If you had trouble with raiding the savings account in the past, consider making it a little harder to access your savings.  Perhaps try using a bank or credit union on the other side of town or an online institution. You can compare savings rates at sites like DepositAccounts or BankRate.  Just remember that getting into the game of making savings a habit is initially more important than securing the highest interest rate. Finally, don’t forget to set specific goals and track your progress, especially if you are saving for multiple objectives (emergency fund, vacations, car replacement, etc.), which is also recommended.

Identify ways to cut expenses and save more through…you guessed it – budgeting.  If you want to have more money to save and/or invest, you first need to have an idea of where your money is going.  Some people track every dollar using online budgeting tools such as Mint, YNAB, and Personal Capital.  Others prefer using Expense Tracker worksheets.

Once you know where your money is going, consider the (Mostly) Painless Ways to Save Money.  The main idea is to identify how much you have available to save.  Then, put savings at the top of your priority list as is shown in this Easy Spending Plan.

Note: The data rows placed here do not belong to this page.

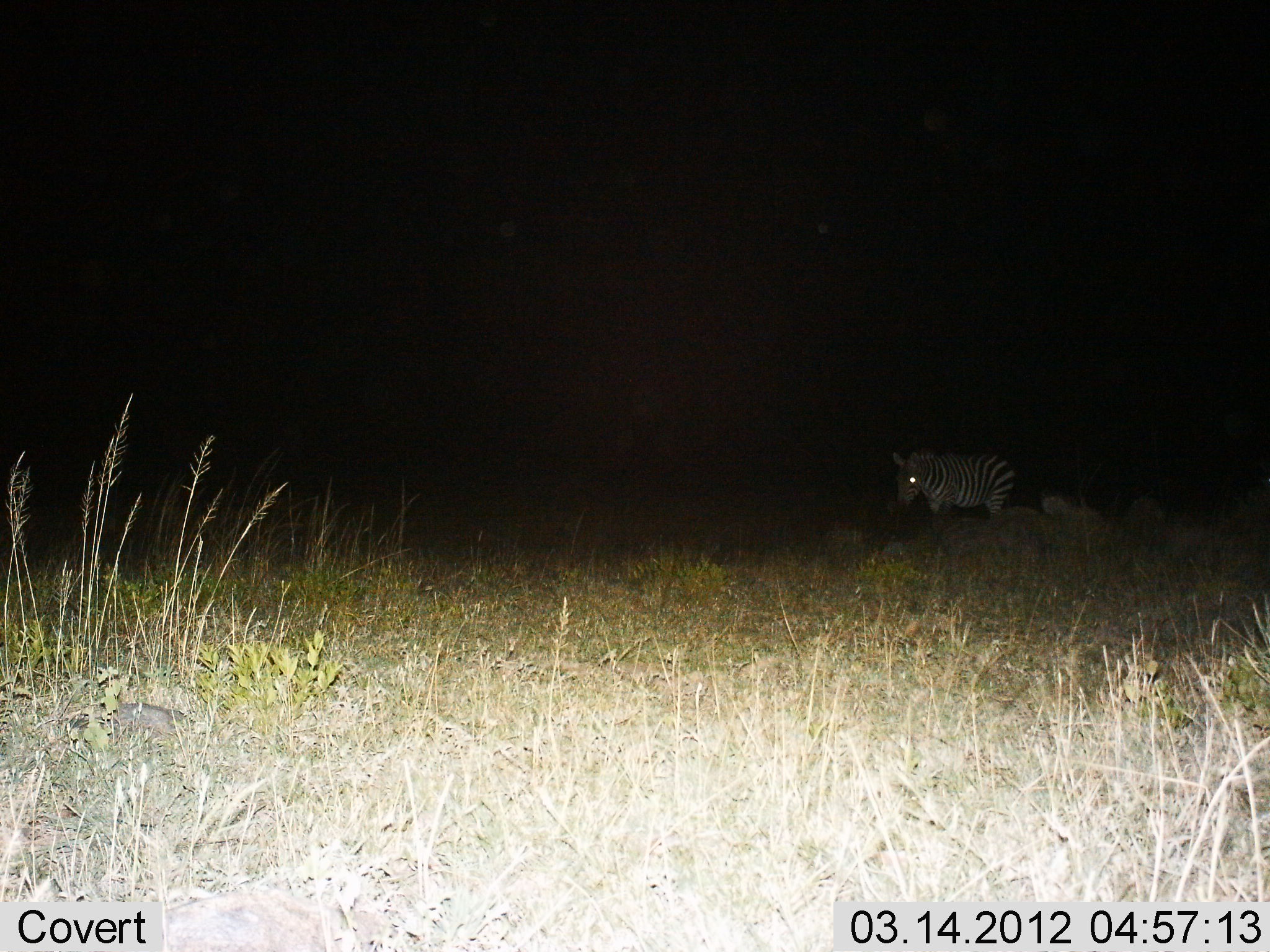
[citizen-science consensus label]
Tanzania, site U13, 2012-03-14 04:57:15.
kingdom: Animalia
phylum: Chordata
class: Mammalia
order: Perissodactyla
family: Equidae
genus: Equus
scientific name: Equus quagga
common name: plains zebra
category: zebra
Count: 1.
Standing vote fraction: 68%.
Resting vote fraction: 0%.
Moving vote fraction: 36%.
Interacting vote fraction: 0%.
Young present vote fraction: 0%.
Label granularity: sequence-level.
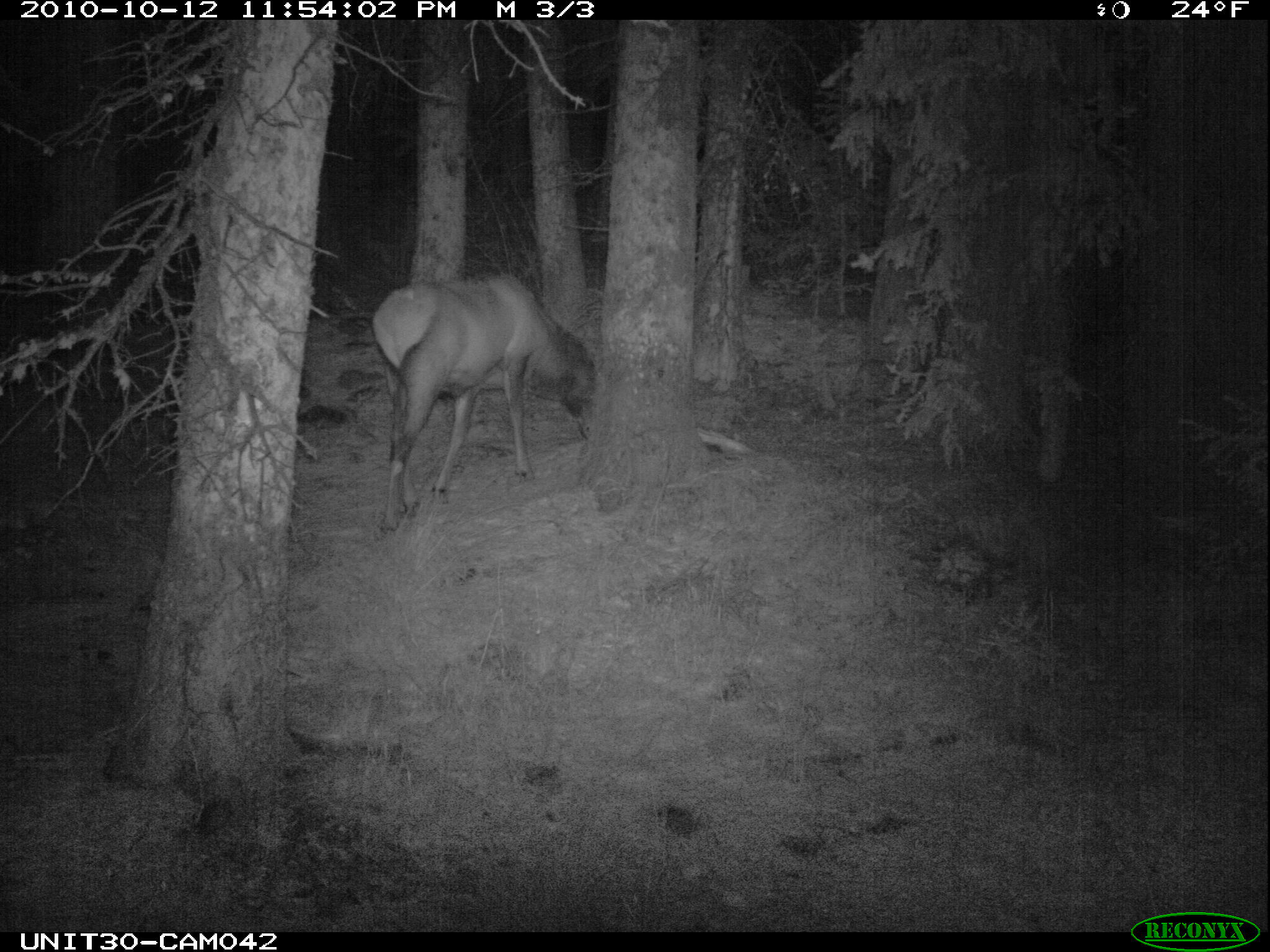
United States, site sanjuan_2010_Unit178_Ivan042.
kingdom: Animalia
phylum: Chordata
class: Mammalia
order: Artiodactyla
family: Cervidae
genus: Cervus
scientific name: Cervus elaphus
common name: red deer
Cervus elaphus (red deer).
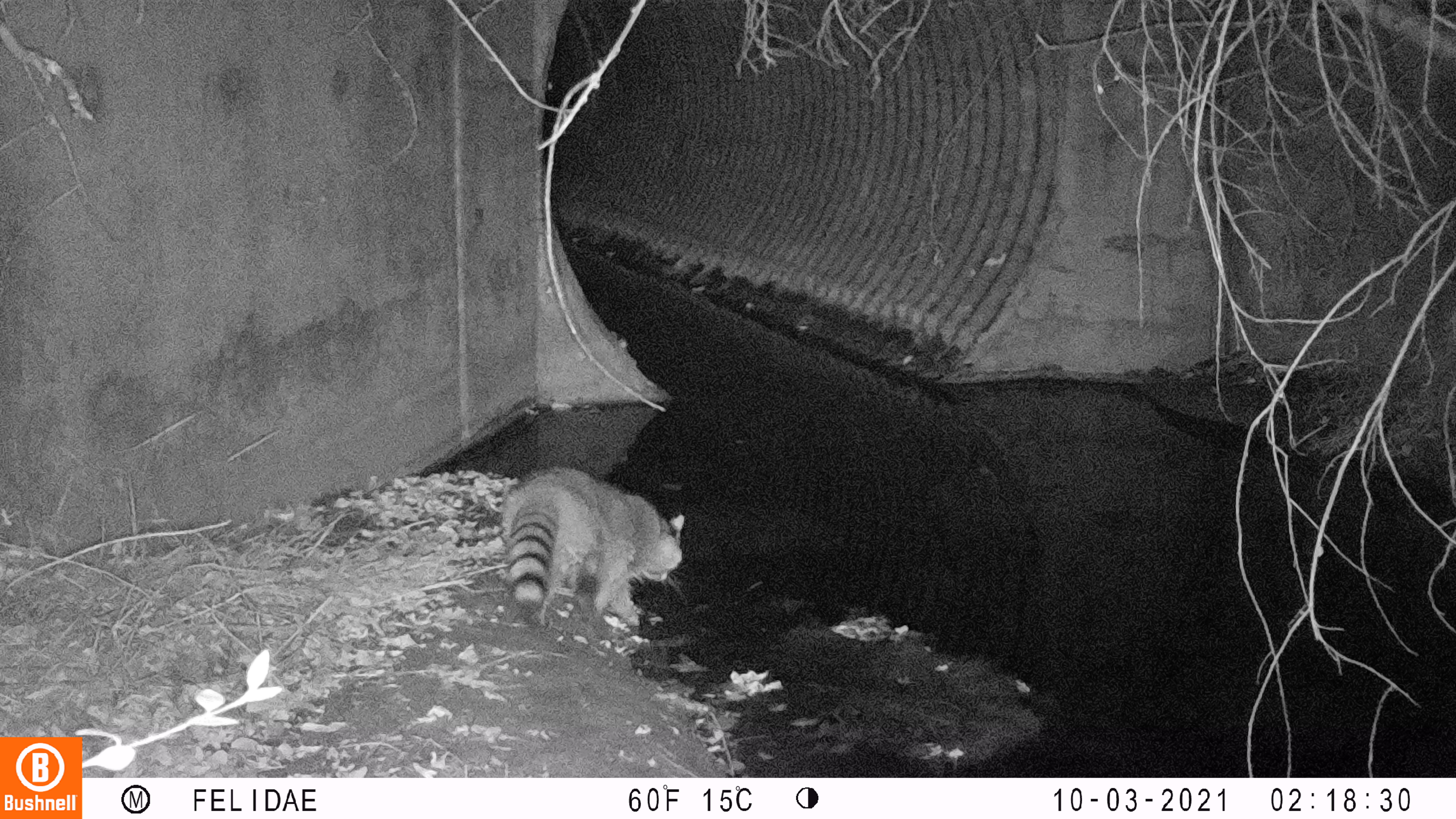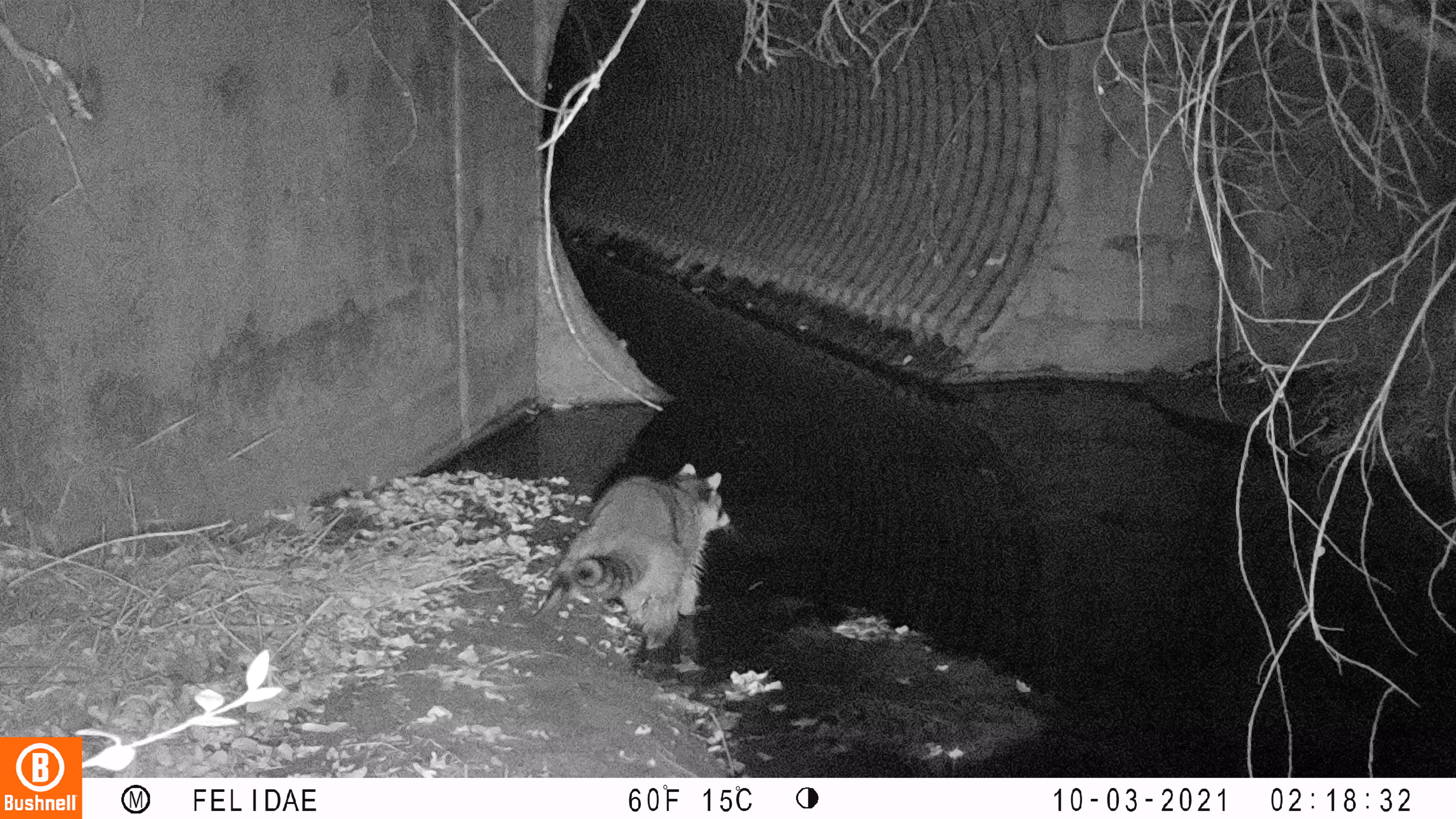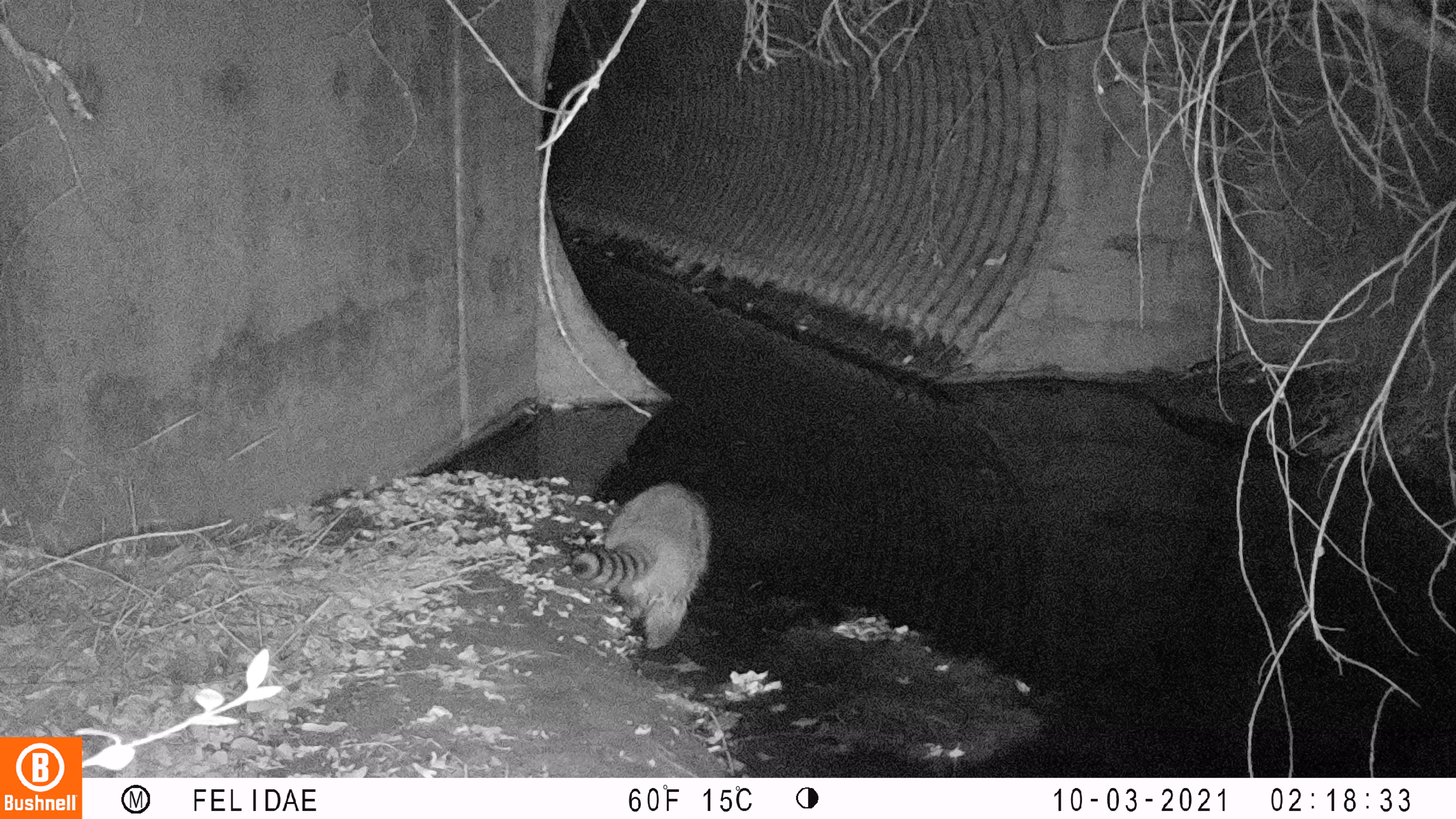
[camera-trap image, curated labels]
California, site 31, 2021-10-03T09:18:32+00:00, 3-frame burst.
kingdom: Animalia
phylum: Chordata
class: Mammalia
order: Carnivora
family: Procyonidae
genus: Procyon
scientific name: Procyon lotor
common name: raccoon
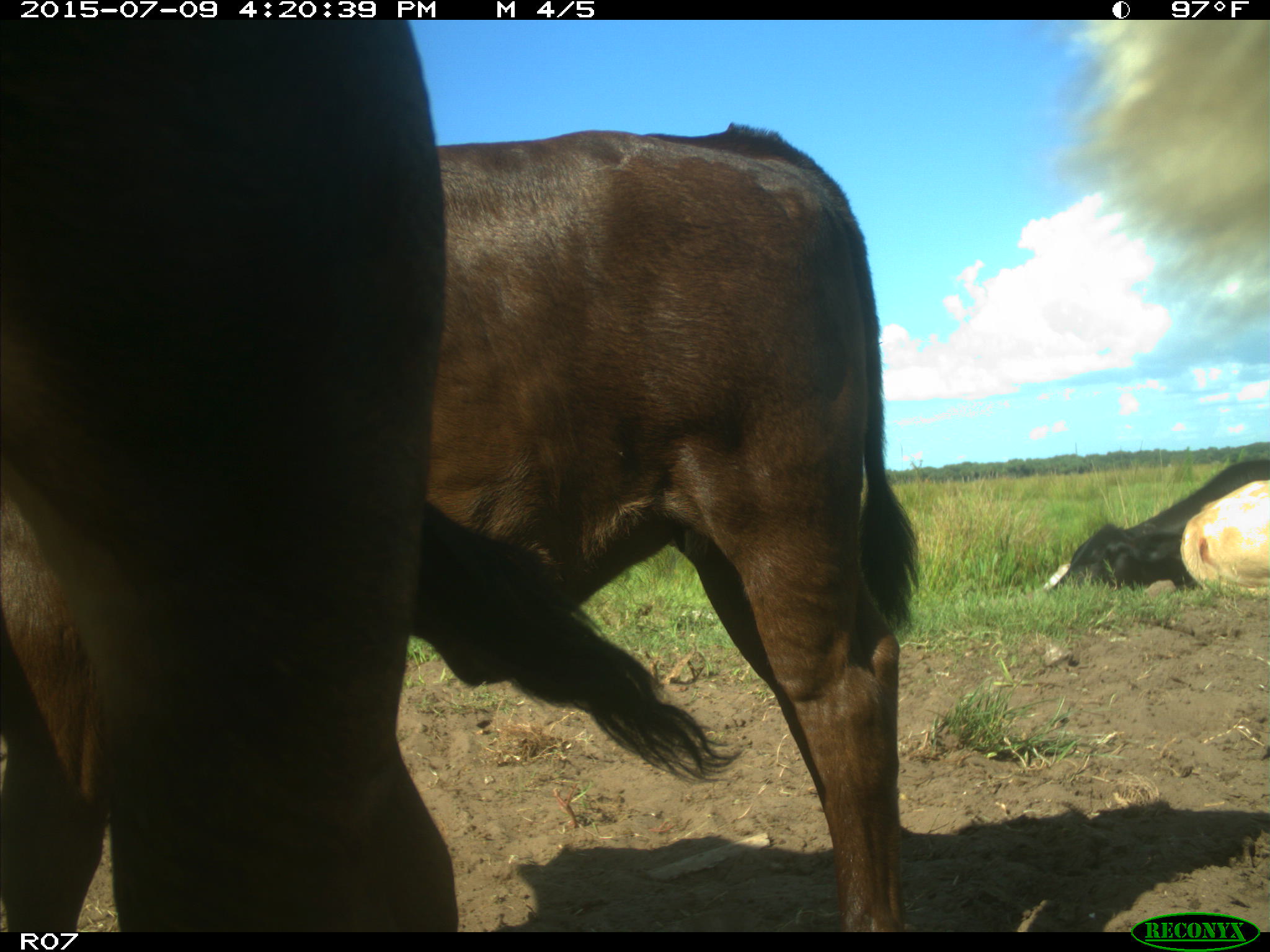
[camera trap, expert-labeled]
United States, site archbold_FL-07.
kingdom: Animalia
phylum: Chordata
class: Mammalia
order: Artiodactyla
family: Bovidae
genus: Bos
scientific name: Bos taurus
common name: domestic cow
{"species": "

So put yourself on the clock and take action with your own two-minute drill.  You might not feel the same sense of pressure as those NFL players trying to punch a ticket to the Super Bowl but the stakes are your financial future and that is enough to keep us all a little motivated. Just don’t get a delay of game penalty and let the clock expire before you accomplish your savings goals.

(Yeah, I checked my stopwatch and I went a little over on my two-minute drill blog with some poor clock management at the end.  Oh well. Hopefully, your savings account will benefit from my lost challenge!)